_PAGE EXTRACT_.
The Neutral Mask: How RLHF Provides Shallow Alignment while Leaving Partisan Structure Intact in a Large Language Model
Pith reviewed 2026-06-27 16:21 UTC · model grok-4.3
The pith
RLHF aligns language models to neutrality by compressing partisan signals rather than erasing the underlying structure.
A machine-rendered reading of the paper's core claim, the machinery that carries it, and where it could break.
Core claim
RLHF does not remove the structured partisan direction in the base model. Instead, it compresses the variance of the partisan signal to generate consistently balanced and non-partisan output. Sparse autoencoder decomposition reveals that policy-encoding features, which activate sporadically in the base model, are completely inactive in the Instruct model. Feature-level steering experiments confirm the causal disconnect. RLHF thus encodes a norm of political neutrality, not by erasing the model's knowledge of partisanship, but by severing the causal pathway from partisan geometry to output generation. Importantly, this neutrality is functional, not structural so that the underlying geometry t
What carries the argument
Sparse autoencoder decomposition of model activations that isolates policy-encoding features and shows their complete inactivation after RLHF, combined with feature steering to test the resulting causal disconnect.
If this is right
- Mechanisms that bypass RLHF guardrails, such as inferring and amplifying a user's partisan identity, reactivate partisan generation.
- The same pattern of disconnecting rather than removing value-laden structure may hold for other value domains.
- The aligned model's behavior is more fragile than its neutral outputs suggest because the enabling geometry stays intact.
- Current alignment leaves open the possibility of targeted reactivation without retraining the model.
Where Pith is reading between the lines
- This mechanism could explain why certain jailbreak techniques succeed across different safety domains by reactivating latent structures.
- Deeper alignment might require methods that modify representations directly rather than only routing around them.
- The preserved geometry suggests that monitoring internal features during deployment could detect potential reactivation before outputs appear.
- Similar compression effects might appear in non-political domains such as factual consistency or harm avoidance.
Load-bearing premise
The partisan direction and policy-encoding features identified via sparse autoencoder decomposition accurately represent and causally influence partisan generation in the model.

_PROMPT_. Return the part of the RLHF paper summary from "The Neutral Mask: How" up to and including "the underlying structure.", copied word for word. The entries are separate material and are unrelated to the RLHF paper summary.

_PROVIDED INFORMATION_.
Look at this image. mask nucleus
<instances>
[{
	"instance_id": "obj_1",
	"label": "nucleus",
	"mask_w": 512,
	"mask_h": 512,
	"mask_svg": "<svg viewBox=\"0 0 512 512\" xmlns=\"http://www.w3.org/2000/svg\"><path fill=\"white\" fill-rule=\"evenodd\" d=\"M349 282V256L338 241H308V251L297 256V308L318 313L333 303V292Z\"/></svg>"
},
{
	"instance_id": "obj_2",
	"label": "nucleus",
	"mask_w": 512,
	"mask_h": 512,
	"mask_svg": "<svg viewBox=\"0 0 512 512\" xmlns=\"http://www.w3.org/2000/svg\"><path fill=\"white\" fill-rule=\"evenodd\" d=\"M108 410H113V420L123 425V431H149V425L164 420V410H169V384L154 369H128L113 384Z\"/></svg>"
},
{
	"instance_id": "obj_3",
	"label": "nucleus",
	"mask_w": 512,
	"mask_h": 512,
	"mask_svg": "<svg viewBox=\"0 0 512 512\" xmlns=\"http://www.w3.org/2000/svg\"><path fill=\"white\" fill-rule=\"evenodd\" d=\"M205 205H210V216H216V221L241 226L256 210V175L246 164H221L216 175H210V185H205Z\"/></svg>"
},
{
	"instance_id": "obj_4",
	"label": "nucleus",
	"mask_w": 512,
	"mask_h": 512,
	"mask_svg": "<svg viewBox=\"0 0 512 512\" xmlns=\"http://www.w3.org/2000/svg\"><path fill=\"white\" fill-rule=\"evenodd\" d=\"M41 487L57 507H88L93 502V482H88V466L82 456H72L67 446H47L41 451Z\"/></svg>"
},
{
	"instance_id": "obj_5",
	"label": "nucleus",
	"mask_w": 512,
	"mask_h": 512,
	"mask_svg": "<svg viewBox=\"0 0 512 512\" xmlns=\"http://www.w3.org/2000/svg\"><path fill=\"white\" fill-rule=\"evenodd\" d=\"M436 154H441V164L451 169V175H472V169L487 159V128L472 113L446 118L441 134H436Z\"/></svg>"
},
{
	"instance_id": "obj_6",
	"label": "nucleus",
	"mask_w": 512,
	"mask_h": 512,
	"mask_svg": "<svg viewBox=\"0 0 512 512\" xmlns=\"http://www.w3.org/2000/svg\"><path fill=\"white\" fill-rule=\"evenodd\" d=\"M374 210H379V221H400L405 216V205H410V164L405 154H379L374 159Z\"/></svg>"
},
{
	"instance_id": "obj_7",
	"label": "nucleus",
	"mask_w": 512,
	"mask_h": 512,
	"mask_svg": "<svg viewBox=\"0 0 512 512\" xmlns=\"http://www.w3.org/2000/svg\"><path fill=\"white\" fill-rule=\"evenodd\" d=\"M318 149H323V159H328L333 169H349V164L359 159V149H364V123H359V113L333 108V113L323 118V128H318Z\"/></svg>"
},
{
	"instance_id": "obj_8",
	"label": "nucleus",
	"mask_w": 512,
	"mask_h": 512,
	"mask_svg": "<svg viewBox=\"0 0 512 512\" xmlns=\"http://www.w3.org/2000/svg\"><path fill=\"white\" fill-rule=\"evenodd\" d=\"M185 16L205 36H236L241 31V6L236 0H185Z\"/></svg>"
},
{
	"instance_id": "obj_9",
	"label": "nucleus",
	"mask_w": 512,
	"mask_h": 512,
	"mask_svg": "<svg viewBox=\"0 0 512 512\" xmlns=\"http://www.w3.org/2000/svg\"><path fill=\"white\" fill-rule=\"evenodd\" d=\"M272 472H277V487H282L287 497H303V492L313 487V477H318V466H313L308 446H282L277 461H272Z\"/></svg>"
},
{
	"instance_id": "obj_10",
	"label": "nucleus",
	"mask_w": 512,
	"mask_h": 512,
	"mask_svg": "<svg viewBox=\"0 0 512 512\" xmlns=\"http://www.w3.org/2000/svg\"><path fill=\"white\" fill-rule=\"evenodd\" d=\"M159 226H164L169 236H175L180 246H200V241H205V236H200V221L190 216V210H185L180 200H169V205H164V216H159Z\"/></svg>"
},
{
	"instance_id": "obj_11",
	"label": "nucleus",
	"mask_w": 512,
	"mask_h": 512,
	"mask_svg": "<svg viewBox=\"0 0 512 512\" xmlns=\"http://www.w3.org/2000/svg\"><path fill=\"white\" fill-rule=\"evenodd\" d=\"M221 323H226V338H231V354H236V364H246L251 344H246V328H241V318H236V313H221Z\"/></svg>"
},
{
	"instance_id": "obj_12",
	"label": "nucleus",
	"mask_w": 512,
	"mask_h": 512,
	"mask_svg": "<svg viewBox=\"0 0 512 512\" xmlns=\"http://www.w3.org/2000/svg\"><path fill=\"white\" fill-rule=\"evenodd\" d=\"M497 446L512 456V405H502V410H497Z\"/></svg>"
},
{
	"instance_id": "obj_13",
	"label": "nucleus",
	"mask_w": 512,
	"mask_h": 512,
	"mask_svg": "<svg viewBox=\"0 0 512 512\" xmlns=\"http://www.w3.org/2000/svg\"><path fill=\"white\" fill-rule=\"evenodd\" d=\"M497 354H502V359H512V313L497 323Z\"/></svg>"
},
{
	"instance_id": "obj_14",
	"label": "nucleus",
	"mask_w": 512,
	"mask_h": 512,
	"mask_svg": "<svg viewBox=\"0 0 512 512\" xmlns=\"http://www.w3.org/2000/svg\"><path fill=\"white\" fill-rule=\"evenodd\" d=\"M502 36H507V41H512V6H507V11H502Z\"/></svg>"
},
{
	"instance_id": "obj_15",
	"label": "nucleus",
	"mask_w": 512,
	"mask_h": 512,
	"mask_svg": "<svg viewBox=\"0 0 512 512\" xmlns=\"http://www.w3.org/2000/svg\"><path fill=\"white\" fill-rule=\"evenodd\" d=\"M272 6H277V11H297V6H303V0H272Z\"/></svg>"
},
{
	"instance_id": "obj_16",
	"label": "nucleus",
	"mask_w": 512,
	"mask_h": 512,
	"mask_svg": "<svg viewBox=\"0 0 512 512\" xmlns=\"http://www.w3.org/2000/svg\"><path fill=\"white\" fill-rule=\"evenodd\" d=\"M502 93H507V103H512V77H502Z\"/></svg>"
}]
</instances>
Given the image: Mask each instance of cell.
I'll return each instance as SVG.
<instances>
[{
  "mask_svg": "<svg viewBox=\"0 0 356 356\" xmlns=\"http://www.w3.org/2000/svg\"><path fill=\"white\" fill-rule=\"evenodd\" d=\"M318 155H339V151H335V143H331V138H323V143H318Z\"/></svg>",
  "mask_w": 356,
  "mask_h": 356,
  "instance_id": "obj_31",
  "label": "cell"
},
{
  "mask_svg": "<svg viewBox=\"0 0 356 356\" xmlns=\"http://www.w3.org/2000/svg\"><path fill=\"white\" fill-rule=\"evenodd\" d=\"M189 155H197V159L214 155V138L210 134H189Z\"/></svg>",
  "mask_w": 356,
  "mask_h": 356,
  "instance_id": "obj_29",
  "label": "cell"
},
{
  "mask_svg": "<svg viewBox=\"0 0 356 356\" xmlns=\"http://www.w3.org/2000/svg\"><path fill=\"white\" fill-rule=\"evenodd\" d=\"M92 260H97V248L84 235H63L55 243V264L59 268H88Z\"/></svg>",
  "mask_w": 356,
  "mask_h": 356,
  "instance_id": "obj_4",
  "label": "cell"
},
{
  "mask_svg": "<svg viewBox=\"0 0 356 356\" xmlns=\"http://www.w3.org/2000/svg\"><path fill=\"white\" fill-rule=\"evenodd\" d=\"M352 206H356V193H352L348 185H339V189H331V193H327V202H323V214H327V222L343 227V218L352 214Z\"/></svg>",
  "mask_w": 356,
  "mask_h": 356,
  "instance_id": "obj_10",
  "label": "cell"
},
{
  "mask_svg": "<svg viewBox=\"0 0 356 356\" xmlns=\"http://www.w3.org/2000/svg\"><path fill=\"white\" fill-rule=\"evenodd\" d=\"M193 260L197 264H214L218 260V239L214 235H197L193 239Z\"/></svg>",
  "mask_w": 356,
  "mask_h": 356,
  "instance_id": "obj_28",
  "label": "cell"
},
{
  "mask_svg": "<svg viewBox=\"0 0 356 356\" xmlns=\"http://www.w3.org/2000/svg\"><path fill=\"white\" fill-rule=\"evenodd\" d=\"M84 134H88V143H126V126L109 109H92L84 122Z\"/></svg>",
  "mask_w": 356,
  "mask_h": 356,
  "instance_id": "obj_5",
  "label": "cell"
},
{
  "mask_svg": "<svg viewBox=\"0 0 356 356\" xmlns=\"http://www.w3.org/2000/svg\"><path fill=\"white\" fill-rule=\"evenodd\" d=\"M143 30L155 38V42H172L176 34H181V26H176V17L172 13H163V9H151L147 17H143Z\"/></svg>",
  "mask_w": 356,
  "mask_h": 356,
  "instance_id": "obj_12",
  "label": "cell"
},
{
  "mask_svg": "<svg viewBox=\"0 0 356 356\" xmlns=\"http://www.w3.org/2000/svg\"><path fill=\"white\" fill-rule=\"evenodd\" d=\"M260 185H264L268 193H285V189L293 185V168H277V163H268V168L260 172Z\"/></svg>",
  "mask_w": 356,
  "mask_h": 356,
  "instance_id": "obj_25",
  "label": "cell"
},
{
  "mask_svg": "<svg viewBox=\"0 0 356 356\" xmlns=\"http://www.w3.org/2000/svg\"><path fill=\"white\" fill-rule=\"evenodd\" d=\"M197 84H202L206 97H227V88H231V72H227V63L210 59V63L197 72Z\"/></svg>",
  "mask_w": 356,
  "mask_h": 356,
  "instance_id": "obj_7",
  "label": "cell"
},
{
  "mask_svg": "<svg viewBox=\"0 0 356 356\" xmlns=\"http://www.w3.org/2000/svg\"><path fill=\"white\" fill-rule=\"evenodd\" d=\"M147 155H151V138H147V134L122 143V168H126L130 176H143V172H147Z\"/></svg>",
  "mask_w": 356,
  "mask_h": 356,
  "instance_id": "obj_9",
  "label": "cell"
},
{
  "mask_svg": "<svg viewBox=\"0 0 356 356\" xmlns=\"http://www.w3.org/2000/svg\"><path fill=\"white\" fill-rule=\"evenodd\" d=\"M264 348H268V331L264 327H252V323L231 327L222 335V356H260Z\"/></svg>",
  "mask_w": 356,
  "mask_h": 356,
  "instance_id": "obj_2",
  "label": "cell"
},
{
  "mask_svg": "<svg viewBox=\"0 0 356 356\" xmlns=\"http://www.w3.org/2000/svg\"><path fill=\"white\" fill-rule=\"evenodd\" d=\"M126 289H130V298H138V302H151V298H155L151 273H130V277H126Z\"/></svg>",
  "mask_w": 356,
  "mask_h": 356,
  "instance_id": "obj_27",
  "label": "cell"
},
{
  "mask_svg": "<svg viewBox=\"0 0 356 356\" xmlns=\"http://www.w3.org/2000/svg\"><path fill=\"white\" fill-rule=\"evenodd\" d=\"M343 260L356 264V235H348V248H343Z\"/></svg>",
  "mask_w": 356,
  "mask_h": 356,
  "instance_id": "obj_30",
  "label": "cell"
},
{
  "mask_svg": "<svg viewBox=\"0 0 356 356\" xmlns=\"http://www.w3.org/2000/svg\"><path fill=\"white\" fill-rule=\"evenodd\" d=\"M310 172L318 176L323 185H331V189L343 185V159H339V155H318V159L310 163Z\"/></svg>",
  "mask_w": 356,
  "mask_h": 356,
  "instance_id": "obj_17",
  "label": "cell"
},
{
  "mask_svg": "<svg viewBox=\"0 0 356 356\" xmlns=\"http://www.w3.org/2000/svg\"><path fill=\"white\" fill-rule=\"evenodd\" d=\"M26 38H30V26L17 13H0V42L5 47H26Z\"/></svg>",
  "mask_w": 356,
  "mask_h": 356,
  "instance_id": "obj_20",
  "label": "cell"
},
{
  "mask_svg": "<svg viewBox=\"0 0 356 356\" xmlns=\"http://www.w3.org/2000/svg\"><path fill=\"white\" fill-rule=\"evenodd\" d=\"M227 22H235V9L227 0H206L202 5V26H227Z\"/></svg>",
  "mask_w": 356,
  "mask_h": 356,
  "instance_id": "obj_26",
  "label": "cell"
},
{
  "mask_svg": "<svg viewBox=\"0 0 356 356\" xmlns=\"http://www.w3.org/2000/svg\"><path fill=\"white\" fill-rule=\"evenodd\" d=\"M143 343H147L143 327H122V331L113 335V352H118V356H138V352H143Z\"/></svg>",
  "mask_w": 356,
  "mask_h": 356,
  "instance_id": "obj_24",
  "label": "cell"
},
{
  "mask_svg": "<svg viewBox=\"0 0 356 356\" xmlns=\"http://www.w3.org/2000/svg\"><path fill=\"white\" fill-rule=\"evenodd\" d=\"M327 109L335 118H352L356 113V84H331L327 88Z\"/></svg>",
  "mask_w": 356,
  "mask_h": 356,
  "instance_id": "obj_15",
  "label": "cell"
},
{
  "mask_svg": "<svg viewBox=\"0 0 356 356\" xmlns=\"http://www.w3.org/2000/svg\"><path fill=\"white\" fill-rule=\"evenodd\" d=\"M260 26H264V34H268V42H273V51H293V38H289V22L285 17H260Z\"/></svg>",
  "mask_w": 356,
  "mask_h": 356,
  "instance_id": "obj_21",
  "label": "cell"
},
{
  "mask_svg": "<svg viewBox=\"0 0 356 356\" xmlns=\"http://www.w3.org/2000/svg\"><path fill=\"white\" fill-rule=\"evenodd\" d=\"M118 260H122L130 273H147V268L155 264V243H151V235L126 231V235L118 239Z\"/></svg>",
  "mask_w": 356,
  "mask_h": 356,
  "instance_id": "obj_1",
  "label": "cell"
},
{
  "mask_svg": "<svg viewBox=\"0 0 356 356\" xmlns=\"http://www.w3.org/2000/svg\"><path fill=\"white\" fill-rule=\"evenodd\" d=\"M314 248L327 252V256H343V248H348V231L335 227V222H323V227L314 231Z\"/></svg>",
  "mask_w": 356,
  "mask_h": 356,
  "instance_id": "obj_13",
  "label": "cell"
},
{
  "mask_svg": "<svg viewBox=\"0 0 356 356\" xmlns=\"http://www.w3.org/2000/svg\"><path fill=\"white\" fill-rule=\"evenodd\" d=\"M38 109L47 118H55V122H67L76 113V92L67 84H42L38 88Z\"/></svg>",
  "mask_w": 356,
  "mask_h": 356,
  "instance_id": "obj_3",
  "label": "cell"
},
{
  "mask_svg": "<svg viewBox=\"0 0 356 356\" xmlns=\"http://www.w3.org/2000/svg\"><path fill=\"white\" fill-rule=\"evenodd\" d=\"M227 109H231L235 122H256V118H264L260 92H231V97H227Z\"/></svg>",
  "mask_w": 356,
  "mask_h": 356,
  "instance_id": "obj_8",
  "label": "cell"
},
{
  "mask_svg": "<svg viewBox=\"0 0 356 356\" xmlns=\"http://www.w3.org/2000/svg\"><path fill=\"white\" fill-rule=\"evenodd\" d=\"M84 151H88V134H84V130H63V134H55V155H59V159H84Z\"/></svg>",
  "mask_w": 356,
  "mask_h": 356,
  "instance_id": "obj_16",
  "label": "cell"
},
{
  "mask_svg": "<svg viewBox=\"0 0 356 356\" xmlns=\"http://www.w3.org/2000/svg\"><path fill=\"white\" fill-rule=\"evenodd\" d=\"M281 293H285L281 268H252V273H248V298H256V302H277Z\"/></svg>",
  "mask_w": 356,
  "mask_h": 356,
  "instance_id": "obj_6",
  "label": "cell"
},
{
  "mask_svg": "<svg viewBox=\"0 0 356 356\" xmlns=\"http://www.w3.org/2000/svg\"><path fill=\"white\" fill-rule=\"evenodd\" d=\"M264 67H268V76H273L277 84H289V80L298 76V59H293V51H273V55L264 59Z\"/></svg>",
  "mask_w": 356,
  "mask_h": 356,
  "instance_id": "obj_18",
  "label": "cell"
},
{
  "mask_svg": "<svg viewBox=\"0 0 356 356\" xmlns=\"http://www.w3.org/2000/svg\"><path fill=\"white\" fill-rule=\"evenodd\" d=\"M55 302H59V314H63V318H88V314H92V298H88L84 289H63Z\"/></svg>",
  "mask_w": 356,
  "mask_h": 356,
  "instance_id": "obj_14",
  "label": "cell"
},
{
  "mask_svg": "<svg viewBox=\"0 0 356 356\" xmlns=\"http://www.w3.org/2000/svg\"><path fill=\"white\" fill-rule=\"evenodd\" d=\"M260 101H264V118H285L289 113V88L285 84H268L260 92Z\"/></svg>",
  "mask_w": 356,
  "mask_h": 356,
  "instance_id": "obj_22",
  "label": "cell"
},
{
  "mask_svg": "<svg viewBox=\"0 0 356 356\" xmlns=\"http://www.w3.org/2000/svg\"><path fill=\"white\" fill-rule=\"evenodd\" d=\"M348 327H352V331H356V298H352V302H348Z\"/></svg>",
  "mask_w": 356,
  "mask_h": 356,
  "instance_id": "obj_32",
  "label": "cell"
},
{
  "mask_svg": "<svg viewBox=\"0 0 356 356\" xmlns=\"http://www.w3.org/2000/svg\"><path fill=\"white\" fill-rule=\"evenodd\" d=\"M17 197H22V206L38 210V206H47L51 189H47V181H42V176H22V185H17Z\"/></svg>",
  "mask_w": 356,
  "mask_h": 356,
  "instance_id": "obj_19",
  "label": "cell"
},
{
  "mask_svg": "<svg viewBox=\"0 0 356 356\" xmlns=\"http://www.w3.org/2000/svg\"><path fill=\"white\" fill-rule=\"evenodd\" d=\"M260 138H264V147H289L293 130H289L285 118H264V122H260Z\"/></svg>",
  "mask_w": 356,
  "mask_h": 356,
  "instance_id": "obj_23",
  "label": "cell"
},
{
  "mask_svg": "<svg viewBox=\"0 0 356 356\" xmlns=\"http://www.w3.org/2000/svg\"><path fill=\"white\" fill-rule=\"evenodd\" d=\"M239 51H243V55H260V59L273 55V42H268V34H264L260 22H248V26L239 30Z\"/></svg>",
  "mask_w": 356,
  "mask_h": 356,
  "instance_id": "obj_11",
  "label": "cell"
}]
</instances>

_RESULT OF THIS TASK_.
The Neutral Mask: How RLHF Provides Shallow Alignment while Leaving Partisan Structure Intact in a Large Language Model
Pith reviewed 2026-06-27 16:21 UTC · model grok-4.3
The pith
RLHF aligns language models to neutrality by compressing partisan signals rather than erasing the underlying structure.